SELECTED EXCERPT:
If the full decoupling is too invasive, there's a less-aggressive bundle that keeps tracking beads in Dolt but attacks per-write cost and per-cycle commit count:
| Lever | Effort | Cycle commits | Wall time | Disk |
|---|---|---|---|---|
| Today | — | 4 | ~320ms | grows 5MB/min |
| 1: collapse update+close into one txn | ~30 LOC | 2 | ~160ms | same |
| 2: in-process dispatcher SQL conn | ~150 LOC | 2 | ~20ms | same |
| 3: open-bead cache | ~40 LOC | 2 | ~10ms | same |
4: periodic dolt gc order |
~10 LOC | 2 | ~10ms | capped |
| 5: CachingStore no-op skip (#1510 upstream) | upstream | 2 | ~10ms | capped + quieter |
Net delta with bundle: 50% fewer commits, ~30x faster per cycle, capped disk, no API/CLI/dashboard break. Tracking beads remain in Dolt; consumers untouched.
What this DOESN'T solve: the bundle still writes 2 Dolt commits per fire even for no-op orders. Going to zero requires the structural fix above. The bundle is a low-risk landing pad; the proposal is the durable fix.
Gas City is a software factory. Dolt is designed for human-scale commits (git-like semantics: narrated, intentional, versioned, time-travel queryable). The mismatch is real:
Human-scale (Dolt's sweet spot)
- Real bugs filed by witnesses → audit forever
- Polecat completes work → capability ledger entry
- Decisions recorded with rationale → time-travel relevant
- Rate: hundreds/day per city
Factory-scale (Dolt's anti-pattern)

WORK TO COMPLETE: In the excerpt on cutting Dolt commit costs, what does the bundle still write per fire, even for no-op orders?

DATA SECTION:
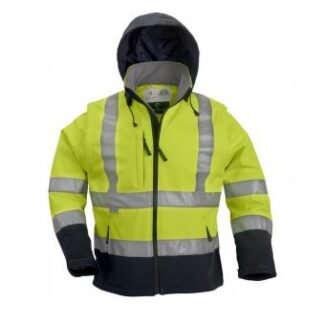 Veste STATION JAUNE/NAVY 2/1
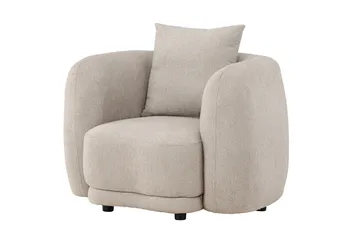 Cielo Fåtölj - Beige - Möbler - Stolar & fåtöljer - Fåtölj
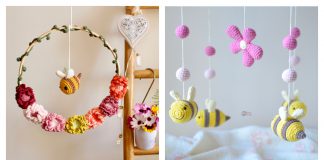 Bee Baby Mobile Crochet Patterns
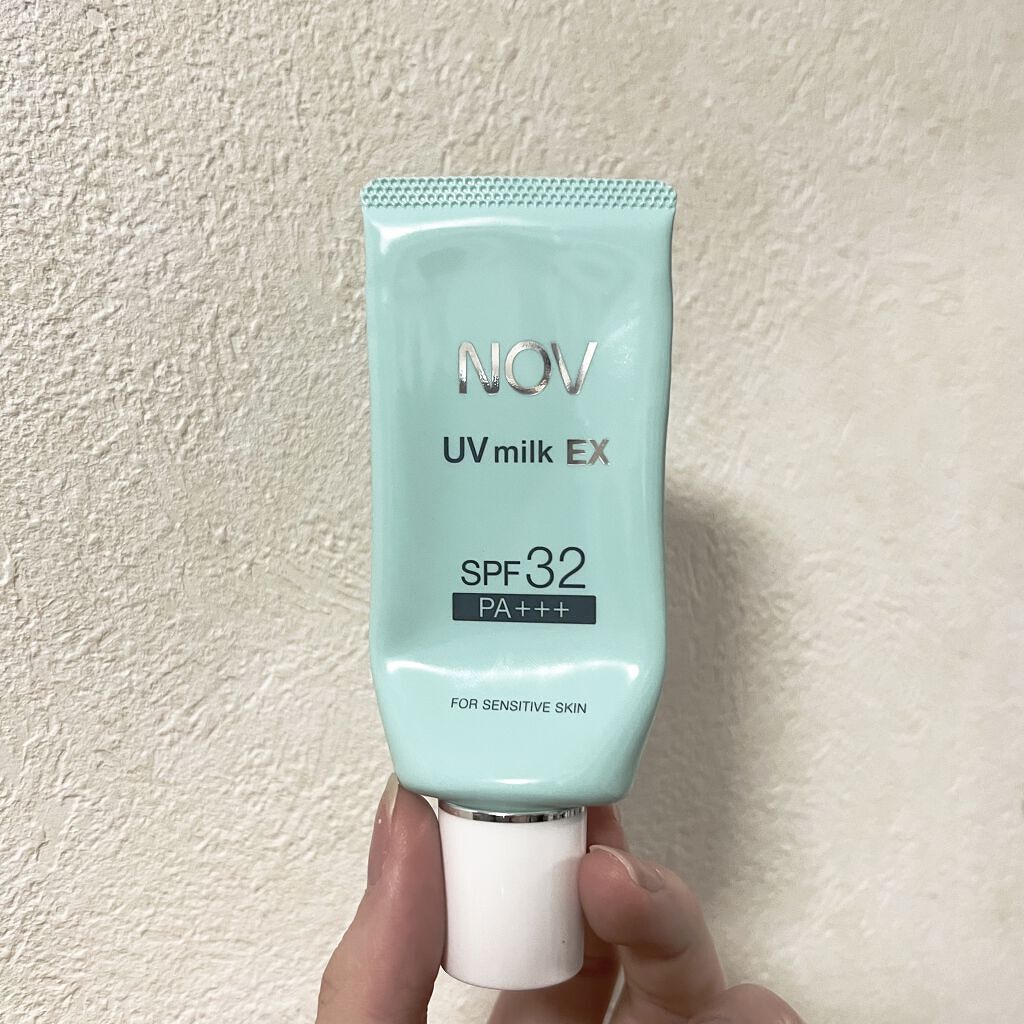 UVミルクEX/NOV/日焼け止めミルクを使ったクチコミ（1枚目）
...
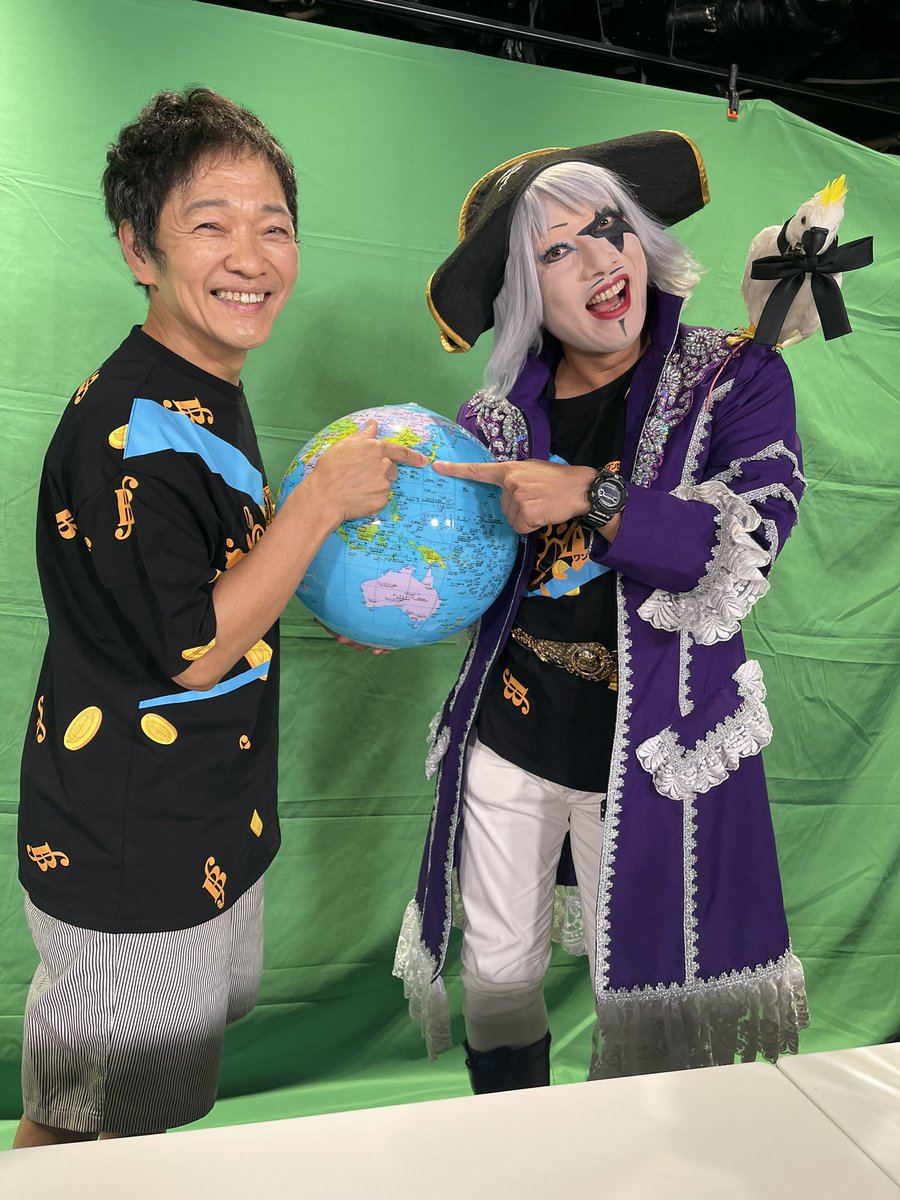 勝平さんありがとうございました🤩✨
==
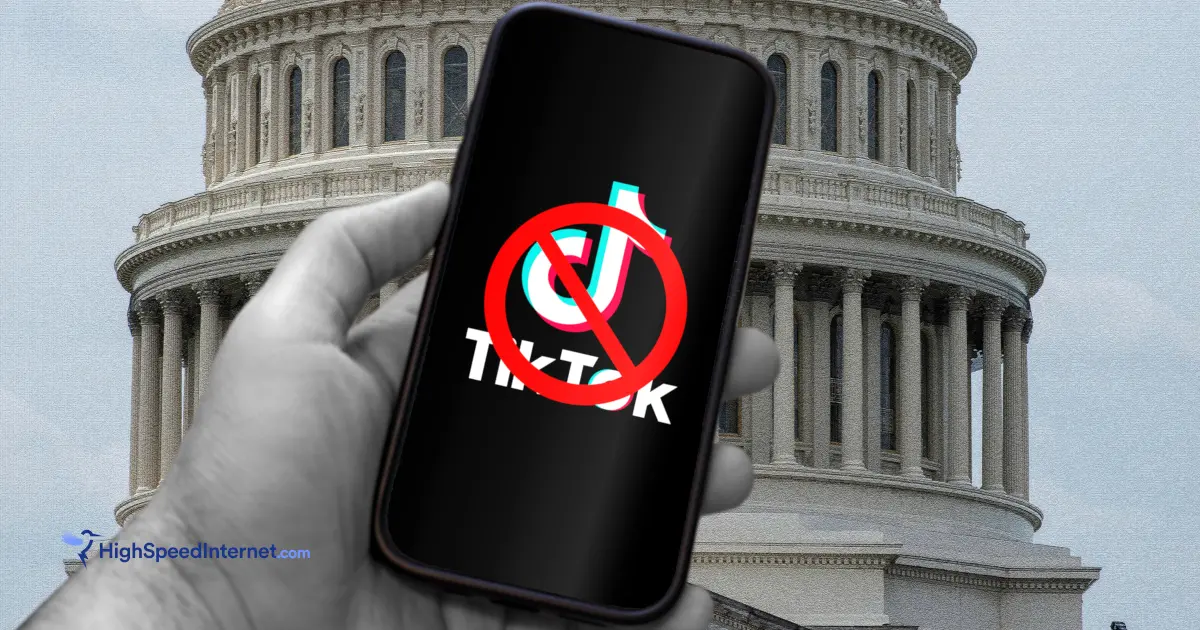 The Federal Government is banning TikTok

WRITTEN RESPONSE: Two Dolt commits per fire.